Le préposé de l’octroi, ayant dévisagé notre homme, répondit :

— Pour un travail comme celui-là, il faut du papier peint, de la colle… je ne vois guère que Castarini.

Or, il faut savoir que ce Castarini, peintre et colleur de papier peint à ses moments perdus, avait pour occupation principale d’amuser les gens de la ville en ourdissant à l’encontre des naïfs villageois toute sorte de farces et de méchants tours.

Siffroy trouva Castarini devant sa boutique, sur la Placette, en train de barbouiller de beau jaune cadmium, imitant l’or, une enseigne pour un café.

— Qu’y a-t-il à votre service ?

— Excusez si je vous dérange, mais je m’appelle Siffroy (d’Antonaves) et je voudrais que vous me fissiez un joli ballon de deux écus.
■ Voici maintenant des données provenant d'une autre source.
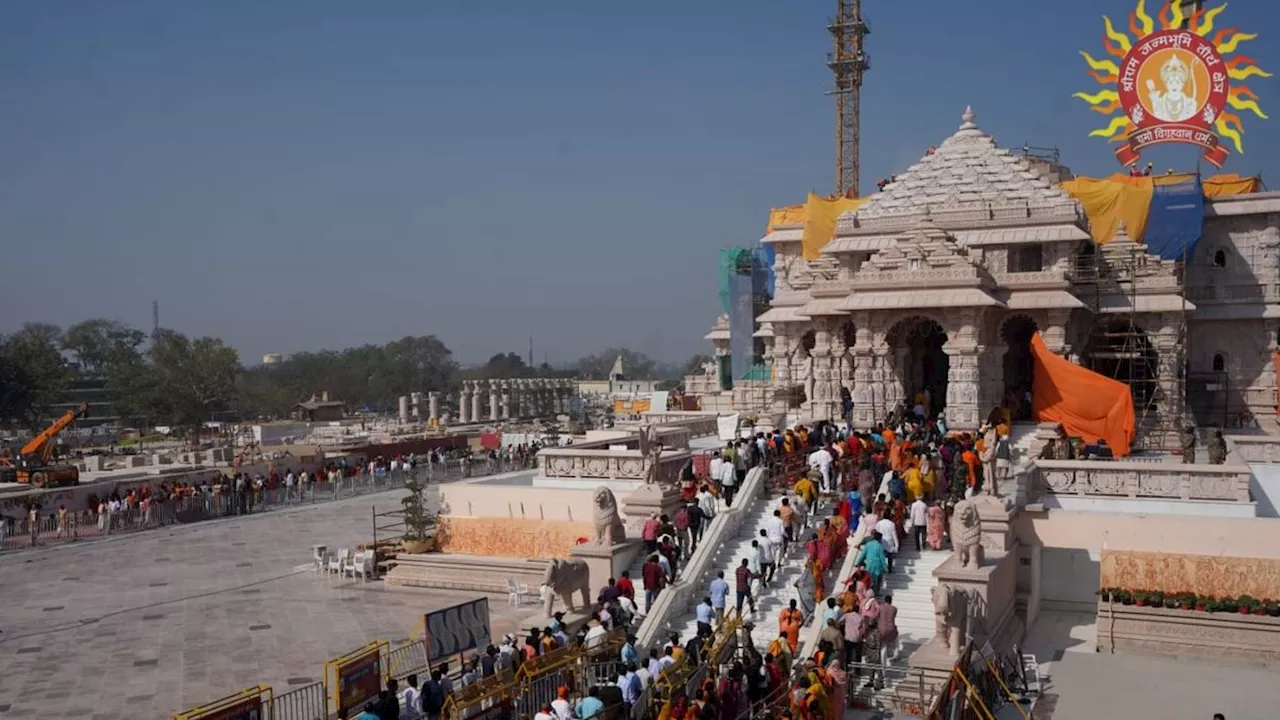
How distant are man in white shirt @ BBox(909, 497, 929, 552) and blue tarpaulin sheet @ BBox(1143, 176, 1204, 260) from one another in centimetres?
2028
C’est le préposé qui m’envoie.

À ces mots, Castarini détourna la tête et, voyant la bonne figure doucement candide, le crâne en ogive de son interlocuteur, il cligna de l’œil avec un air de profonde satisfaction, tandis qu’un frémissement scélérat lui bridait les muscles des joues.

— Un ballon ? ainsi vous voudriez un ballon, fit-il en reposant son pinceau sur sa boîte à couleurs, un ballon pour monter dedans ?

— Oui, Monsieur, en papier bleu autant que possible, avec la lune et les étoiles.